> Extracted records:
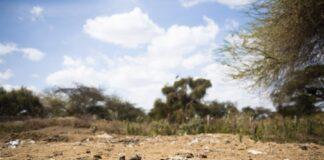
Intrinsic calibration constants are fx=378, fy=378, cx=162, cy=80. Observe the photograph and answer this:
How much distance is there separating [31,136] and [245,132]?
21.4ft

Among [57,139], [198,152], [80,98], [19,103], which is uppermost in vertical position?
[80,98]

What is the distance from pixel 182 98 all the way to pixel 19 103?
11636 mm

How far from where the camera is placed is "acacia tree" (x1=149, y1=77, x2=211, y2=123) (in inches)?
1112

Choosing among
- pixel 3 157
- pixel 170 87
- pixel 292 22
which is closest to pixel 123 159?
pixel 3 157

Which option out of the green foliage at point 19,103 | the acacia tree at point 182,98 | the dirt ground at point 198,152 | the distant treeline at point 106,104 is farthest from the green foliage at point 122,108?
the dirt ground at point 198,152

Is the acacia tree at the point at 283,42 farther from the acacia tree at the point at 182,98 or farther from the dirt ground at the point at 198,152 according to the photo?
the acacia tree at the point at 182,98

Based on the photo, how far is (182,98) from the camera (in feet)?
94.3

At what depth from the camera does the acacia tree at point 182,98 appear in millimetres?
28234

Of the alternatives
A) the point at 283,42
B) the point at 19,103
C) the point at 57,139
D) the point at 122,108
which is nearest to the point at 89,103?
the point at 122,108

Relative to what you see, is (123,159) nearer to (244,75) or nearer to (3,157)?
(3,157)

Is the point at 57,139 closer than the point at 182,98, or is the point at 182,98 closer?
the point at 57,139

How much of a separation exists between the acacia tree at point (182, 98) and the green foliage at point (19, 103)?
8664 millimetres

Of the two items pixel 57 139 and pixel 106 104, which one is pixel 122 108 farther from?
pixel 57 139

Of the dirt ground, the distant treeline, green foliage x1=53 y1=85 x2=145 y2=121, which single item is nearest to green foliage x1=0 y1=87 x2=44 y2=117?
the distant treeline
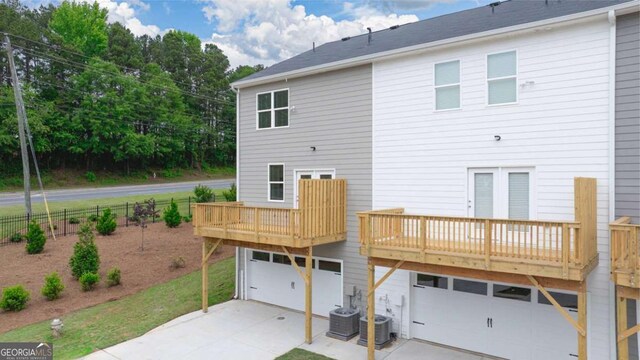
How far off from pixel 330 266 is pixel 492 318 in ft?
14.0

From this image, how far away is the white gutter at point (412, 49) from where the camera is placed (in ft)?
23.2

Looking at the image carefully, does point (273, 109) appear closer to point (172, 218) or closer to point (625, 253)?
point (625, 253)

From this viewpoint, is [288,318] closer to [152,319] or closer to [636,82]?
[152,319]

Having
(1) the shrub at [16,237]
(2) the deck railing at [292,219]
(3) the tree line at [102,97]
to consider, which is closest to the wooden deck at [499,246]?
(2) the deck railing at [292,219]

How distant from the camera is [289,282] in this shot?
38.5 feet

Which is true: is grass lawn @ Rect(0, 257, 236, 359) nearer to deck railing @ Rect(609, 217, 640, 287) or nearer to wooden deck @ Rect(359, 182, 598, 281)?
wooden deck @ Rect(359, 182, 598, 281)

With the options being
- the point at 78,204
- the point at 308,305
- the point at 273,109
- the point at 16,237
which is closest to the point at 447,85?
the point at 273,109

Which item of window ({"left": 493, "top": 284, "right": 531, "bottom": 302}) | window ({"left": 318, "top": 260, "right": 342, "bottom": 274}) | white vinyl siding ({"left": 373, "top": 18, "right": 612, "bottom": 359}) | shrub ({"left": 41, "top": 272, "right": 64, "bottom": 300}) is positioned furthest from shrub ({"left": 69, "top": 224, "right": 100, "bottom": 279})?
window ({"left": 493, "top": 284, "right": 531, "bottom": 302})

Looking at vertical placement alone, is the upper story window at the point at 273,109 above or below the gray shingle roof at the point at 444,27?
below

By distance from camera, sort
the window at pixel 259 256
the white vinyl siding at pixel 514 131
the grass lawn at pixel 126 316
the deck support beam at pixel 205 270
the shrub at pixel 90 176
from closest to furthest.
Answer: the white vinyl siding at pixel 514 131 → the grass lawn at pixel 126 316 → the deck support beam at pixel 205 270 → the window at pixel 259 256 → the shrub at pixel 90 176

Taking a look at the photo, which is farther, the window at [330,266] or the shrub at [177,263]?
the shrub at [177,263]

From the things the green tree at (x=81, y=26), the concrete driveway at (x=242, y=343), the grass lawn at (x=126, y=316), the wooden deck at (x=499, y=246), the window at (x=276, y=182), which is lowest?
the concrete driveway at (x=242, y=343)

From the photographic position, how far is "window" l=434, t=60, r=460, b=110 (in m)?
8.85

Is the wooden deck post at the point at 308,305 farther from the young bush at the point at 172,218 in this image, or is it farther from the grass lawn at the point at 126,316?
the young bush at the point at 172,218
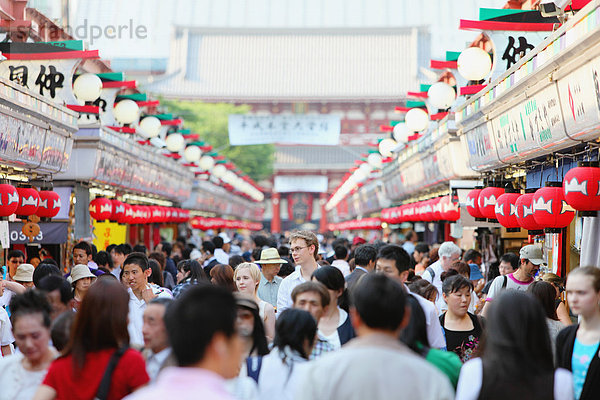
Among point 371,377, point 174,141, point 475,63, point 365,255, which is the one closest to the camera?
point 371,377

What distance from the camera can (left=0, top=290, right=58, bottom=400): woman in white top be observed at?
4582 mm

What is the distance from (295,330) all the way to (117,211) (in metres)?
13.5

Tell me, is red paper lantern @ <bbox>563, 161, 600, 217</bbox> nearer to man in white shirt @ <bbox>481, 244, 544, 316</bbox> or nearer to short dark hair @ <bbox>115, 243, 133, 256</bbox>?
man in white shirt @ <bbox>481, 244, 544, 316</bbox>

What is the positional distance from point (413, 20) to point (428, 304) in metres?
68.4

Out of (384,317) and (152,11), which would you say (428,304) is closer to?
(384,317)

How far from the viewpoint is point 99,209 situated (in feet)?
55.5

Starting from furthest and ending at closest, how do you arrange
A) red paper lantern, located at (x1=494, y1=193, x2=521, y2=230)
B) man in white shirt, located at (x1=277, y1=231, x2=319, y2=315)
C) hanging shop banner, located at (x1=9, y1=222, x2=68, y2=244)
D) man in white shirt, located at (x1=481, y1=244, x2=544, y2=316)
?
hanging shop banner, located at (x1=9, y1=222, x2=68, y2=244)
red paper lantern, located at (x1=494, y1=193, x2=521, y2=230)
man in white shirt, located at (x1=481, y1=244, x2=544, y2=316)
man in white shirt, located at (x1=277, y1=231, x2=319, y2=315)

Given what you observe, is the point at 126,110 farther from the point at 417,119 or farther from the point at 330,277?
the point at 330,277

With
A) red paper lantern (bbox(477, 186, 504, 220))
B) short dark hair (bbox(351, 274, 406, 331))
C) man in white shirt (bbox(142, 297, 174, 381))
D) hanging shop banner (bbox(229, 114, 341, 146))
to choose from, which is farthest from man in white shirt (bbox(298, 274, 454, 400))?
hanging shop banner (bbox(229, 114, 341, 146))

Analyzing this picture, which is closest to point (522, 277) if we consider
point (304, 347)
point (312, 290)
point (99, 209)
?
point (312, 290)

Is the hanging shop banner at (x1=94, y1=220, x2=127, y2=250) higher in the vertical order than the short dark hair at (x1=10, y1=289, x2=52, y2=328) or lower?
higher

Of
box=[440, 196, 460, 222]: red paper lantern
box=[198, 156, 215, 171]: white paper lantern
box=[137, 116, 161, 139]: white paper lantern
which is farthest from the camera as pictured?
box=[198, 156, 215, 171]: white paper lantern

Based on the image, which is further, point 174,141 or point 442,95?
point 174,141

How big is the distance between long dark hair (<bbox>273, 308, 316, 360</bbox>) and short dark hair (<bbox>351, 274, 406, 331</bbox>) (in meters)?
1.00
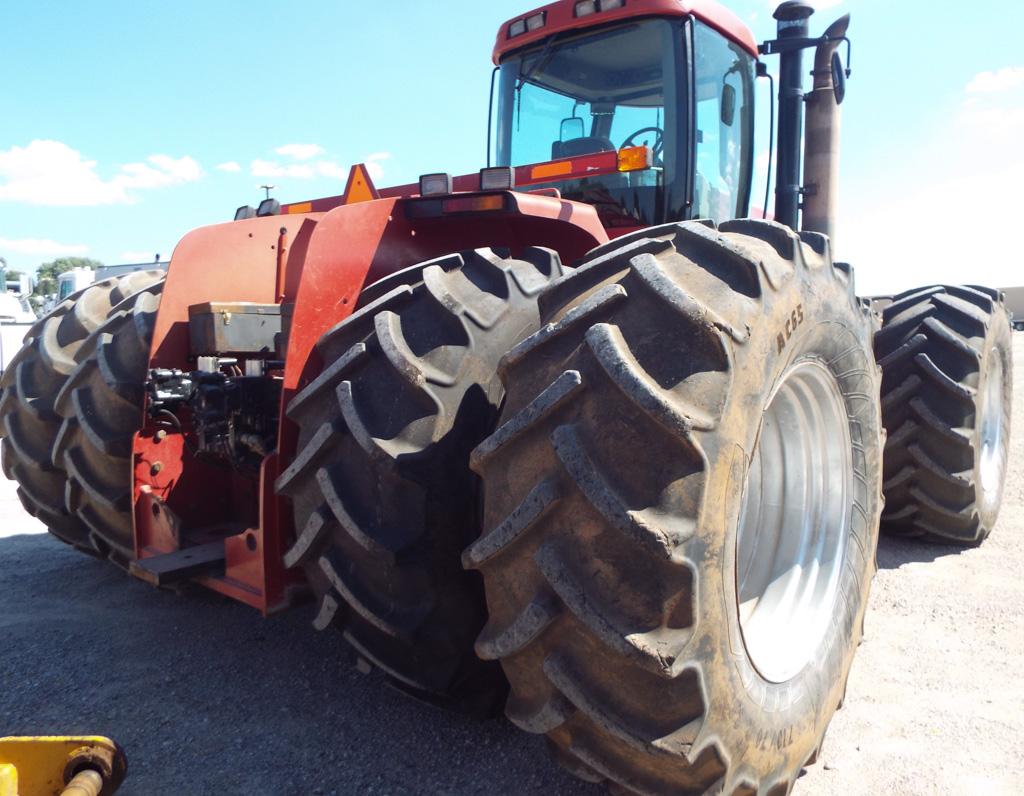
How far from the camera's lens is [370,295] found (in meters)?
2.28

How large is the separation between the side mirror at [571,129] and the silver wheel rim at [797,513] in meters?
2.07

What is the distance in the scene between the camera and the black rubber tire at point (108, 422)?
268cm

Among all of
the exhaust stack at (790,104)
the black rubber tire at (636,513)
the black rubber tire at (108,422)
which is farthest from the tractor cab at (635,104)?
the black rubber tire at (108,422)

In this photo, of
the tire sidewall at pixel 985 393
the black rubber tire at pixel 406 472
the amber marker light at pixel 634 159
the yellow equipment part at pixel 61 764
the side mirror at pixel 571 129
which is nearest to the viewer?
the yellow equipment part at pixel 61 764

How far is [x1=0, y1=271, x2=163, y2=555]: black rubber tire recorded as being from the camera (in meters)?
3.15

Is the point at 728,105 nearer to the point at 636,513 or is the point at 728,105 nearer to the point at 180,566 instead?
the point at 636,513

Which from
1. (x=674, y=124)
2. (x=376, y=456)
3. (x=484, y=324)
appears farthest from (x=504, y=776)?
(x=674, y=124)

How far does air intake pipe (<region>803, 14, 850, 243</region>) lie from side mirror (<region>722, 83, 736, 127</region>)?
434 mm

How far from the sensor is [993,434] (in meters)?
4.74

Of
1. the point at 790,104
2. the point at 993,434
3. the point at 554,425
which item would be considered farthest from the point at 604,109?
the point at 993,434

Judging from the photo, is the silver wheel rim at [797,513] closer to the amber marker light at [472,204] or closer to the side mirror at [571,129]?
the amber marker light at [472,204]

> Directive: Return verbatim every line from the line containing "Based on the image, which" to the last line of the entries above, inclusive, and leave out the pictures.

> Written answer:
Based on the image, which is further, point 174,141 or point 442,95?
point 174,141

How big is the distance between long dark hair (<bbox>273, 308, 316, 360</bbox>) and short dark hair (<bbox>351, 274, 406, 331</bbox>) (in meters)?
1.00
How far from the camera's lens is [370,295] found (in meters)?
2.28

How large is the separation between the side mirror at [571,129] and the silver wheel rim at [797,513] in meters?
2.07

What is the distance in the scene between the camera and the black rubber tire at point (108, 422)?
268cm

Among all of
the exhaust stack at (790,104)
the black rubber tire at (636,513)
the black rubber tire at (108,422)
which is farthest from the tractor cab at (635,104)?
the black rubber tire at (108,422)

In this photo, of
the tire sidewall at pixel 985 393
the black rubber tire at pixel 406 472
the amber marker light at pixel 634 159
the yellow equipment part at pixel 61 764
the side mirror at pixel 571 129
which is nearest to the viewer?
the yellow equipment part at pixel 61 764

How far is [x1=0, y1=271, x2=163, y2=555]: black rubber tire recorded as being from the camera (in meters)?
3.15

Is the point at 728,105 nearer to the point at 636,513 or is the point at 728,105 nearer to the point at 180,566 instead?
the point at 636,513

Which from
1. (x=674, y=124)
2. (x=376, y=456)
3. (x=484, y=324)
appears farthest from (x=504, y=776)?
(x=674, y=124)

How far does air intake pipe (<region>803, 14, 850, 243</region>) lie from side mirror (<region>722, 83, 736, 127</region>)?
434 mm

How far from the sensor is [993,434] (in meters)?
4.74

Of
1. the point at 790,104
2. the point at 993,434
3. the point at 554,425
which item would be considered farthest from the point at 604,109?
the point at 993,434

Judging from the photo, is the silver wheel rim at [797,513] closer to the amber marker light at [472,204] or closer to the side mirror at [571,129]?
the amber marker light at [472,204]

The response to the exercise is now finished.